▸ EXERCISE DIRECTIONS: Switch "detector" to "scanner" in the listing from the line with "this 1270×952 image." to the line with "damaged gray sedan [106, 237, 1178, 746]", and give back only those lines with nothing else changed.

▸ ENTRIES PROVIDED:
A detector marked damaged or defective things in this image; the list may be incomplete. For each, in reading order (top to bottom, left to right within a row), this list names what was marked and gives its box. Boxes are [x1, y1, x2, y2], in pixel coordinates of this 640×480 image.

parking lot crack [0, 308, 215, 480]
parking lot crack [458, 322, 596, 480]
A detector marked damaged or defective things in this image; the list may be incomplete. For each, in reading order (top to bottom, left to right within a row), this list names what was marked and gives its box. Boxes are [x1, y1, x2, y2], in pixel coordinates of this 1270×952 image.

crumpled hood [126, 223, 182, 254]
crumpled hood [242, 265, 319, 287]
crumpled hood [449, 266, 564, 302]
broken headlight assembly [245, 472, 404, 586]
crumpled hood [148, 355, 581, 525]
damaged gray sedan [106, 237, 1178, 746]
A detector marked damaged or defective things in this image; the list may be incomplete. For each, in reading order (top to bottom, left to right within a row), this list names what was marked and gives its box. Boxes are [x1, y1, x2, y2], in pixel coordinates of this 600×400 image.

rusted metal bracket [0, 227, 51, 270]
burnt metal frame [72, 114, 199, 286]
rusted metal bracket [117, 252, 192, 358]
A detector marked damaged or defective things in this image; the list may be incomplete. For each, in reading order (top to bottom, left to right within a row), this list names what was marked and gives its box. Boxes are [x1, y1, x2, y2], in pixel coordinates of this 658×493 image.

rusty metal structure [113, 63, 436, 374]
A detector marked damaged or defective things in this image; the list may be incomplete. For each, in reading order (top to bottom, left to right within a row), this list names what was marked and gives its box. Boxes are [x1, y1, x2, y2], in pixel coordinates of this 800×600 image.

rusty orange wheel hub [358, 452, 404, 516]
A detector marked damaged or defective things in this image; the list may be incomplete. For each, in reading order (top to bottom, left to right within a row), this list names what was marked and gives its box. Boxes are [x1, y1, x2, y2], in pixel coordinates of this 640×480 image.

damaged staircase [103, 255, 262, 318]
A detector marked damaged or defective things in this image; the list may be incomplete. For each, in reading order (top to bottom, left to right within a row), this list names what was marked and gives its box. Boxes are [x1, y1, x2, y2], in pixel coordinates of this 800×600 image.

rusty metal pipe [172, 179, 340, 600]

▸ RESPONSE TO THE TASK:
A scanner marked damaged or defective things in this image; the list may be incomplete. For each, in reading order (top to bottom, left to right within a row), this list names what was marked and gives its box. Boxes are [x1, y1, x2, y2], in pixel coordinates of this 1270×952 image.

crumpled hood [126, 223, 182, 254]
crumpled hood [242, 265, 319, 287]
crumpled hood [449, 266, 564, 302]
broken headlight assembly [245, 472, 404, 586]
crumpled hood [148, 355, 581, 525]
damaged gray sedan [106, 237, 1178, 746]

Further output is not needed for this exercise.